Introduction
Hi, I'm Kensuke from the Research and Development team in ZEALS. My position in R&D is data analytics, ranging from BI consolidation to hypothesis testing for enhancing the chatbot experience. As a data analyst with three years of experience, I wish to cover the nature of data in this article. "Don't get fooled by data".
Background
ZEALS end-users are users that transitioned from the website to the chatbot that we provide; thus, data mainly consists of users' actions during their chatbot experiences. As I conduct the analysis on users’ actions every day, I often step back to reconsider the data's reliability — What to trust, and what to doubt.
Cases
In this article, I’d like to highlight two cases that show how data can fool us. Here we go...
Case 1: Don't Trust a Questionnaire Survey
There is a famous story from everyone's favorite McDonald’s. The company’s Product Planning Department surveyed randomly selected customers to observe the popularity of "Chicken Tatsuta Burger," which was released in McDonald’s Japan. From the results of the questionnaire, one can see a large number of people mentioned that it was their favorite burger. However, the actual sales for Chicken Tatsuta were stagnant after its release.

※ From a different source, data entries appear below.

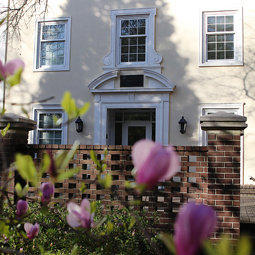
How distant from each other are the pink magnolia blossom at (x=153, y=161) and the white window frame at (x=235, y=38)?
30.9ft

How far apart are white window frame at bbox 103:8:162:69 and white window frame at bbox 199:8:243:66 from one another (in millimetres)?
1337

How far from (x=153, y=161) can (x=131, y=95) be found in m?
9.35

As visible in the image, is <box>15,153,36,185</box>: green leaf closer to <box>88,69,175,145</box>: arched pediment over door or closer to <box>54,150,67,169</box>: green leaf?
<box>54,150,67,169</box>: green leaf

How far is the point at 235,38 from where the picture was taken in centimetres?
952

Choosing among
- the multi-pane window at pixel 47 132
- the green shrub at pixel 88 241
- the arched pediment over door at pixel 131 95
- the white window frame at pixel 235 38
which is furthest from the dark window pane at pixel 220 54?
the green shrub at pixel 88 241

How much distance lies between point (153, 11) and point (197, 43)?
66.9 inches

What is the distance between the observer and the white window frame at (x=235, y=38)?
30.6ft

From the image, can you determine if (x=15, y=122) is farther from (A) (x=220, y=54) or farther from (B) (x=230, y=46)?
(B) (x=230, y=46)

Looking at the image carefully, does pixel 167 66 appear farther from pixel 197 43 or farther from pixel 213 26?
pixel 213 26

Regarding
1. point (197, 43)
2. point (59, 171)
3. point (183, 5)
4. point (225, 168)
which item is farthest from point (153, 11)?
point (59, 171)

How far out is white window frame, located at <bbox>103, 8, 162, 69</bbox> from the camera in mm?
9797

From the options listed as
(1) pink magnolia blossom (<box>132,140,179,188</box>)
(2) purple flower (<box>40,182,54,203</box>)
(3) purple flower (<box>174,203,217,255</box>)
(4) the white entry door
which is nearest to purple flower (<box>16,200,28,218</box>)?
(2) purple flower (<box>40,182,54,203</box>)

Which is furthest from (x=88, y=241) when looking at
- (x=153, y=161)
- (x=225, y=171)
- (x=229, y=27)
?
(x=229, y=27)

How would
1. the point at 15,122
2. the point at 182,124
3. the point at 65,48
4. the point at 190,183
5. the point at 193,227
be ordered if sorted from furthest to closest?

In the statistics world, a questionnaire survey is notorious for its difficulty to acquire consumer behavioral data. This is because there is an ambiguity in the wording of questions and choices among questioners and respondents, respectively.
So, how do we confront this difficulty? - It is necessary to understand what consumer behavior is and pursue the recourse that reflects their behavior well. A "receipt" is a good example of this, as it shows what the customer wanted—a mirror of their mind, if you will.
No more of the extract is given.